§ **Try it**
The response should hold each line from the entries below where "Writings" is found.

Source data
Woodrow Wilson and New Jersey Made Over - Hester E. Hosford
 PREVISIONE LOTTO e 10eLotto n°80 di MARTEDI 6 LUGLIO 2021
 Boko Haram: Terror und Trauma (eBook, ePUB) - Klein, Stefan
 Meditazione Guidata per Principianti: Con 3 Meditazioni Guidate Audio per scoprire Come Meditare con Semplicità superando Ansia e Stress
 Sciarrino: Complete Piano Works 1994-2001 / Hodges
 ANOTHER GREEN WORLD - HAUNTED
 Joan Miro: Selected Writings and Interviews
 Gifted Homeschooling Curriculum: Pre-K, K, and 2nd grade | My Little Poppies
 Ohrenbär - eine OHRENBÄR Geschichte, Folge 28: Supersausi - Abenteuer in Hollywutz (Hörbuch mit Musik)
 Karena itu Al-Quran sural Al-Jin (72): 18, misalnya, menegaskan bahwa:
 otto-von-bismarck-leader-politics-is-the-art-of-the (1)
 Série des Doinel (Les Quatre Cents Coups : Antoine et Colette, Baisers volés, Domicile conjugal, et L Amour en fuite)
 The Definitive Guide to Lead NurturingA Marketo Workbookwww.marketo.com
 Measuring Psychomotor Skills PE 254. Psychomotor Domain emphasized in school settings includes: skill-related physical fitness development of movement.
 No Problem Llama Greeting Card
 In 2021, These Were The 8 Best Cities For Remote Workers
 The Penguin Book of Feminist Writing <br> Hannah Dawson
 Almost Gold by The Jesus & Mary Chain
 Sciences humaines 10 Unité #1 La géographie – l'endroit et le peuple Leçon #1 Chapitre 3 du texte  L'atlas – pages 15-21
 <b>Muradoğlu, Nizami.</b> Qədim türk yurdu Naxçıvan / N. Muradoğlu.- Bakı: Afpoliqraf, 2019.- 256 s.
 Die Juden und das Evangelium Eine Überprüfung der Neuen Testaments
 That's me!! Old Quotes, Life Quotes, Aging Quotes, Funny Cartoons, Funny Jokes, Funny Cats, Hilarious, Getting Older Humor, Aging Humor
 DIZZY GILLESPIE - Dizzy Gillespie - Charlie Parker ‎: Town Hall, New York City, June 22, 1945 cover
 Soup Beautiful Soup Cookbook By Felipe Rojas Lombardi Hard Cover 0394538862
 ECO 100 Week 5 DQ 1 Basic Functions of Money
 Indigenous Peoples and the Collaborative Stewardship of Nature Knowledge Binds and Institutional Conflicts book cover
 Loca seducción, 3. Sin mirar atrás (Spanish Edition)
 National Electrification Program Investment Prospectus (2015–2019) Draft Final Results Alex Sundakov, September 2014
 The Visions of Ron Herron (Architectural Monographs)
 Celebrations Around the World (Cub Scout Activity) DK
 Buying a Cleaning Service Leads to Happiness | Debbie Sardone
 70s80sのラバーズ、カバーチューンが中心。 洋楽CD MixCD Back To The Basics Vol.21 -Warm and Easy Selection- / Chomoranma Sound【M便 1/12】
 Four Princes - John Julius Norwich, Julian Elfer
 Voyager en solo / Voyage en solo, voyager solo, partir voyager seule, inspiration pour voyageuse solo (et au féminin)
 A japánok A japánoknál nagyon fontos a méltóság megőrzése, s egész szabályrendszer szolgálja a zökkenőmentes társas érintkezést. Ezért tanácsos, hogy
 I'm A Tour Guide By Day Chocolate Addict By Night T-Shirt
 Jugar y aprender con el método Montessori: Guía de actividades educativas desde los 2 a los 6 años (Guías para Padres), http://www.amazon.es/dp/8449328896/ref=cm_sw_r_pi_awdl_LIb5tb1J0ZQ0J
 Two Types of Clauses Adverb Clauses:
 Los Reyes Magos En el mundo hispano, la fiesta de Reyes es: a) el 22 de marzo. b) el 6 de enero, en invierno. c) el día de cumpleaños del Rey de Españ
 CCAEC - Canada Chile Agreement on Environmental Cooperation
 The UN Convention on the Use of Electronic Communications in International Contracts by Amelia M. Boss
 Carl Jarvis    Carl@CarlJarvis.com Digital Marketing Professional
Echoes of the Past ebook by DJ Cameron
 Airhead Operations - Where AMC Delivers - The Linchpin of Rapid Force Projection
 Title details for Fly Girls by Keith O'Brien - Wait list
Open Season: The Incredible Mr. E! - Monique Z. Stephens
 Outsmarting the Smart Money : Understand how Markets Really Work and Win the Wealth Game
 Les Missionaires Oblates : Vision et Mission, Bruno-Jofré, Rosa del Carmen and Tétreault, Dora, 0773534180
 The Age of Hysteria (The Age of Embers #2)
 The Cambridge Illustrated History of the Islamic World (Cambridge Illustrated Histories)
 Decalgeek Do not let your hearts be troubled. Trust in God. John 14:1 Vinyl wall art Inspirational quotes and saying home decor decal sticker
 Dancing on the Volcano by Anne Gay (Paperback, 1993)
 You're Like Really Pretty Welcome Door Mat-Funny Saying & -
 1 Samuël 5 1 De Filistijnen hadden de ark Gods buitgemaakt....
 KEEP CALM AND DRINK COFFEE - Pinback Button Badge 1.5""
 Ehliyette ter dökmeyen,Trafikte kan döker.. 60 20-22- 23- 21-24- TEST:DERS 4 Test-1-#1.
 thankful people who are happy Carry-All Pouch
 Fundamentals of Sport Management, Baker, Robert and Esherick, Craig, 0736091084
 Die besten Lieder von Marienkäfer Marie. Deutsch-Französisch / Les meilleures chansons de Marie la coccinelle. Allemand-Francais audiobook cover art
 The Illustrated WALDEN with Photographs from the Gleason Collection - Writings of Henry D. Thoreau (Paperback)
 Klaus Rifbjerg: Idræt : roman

§ **Written response**
 Joan Miro: Selected Writings and Interviews
 The Illustrated WALDEN with Photographs from the Gleason Collection - Writings of Henry D. Thoreau (Paperback)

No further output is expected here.